The airport was created by the Italian colonial authorities in 1922, the first such facility to be opened in Italian Eritrea. It served as the main military airport in the territory. In the mid-1930s, the airport (called Aeroporto Civile di Asmara) began offering civilian and commercial flights.
On 7 July 1935, an agreement was signed with Brtitish "Imperial Airways" to connect Asmara to Khartoum. A regular Kassala-Khartoum-Asmara-Massawa 770 km commercial route was subsequently started with a Caproni 133 of the Italian Ala Littoria.
During World War II, the airport was nearly destroyed by the British. It was later renovated in the 1950s, and reopened to offer flights to Addis Ababa and other cities in Ethiopia. With Eritrea's independence in the 1990s, the airport became an international portal to the new nation.
In April 2003, after improvements to the airport's runways, Eritrean Airlines started regular services between Asmara and Frankfurt, Milan, Nairobi and Rome. In 2004, it served 136,526 passengers (+11.8% vs. 2003).

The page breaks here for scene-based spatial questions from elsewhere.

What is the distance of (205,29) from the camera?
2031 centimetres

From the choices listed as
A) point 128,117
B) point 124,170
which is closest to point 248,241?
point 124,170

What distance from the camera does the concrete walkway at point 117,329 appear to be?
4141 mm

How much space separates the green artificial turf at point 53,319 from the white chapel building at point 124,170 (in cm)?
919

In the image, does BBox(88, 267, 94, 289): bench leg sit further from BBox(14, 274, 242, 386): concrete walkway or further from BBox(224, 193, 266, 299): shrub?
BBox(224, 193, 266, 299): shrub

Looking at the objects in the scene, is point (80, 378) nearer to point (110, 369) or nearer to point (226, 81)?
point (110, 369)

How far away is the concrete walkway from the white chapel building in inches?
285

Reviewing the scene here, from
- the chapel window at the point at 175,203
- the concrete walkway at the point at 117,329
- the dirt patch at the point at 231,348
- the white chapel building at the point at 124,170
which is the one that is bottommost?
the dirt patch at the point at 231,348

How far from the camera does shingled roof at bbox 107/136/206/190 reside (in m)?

The airport has capacity restrictions due to its small terminal, short runway and high 1.5-mile (2300m.) altitude. Consequently, some large jet aircraft (like an A380, MD-11 or 747) cannot fly to the airport. Unsuitable aircraft would instead need to use the Massawa International Airport on the Eritrean coast. Lufthansa, however, operated Airbus A340 aircraft on a FRA-JED-ASM service as recently as 2012.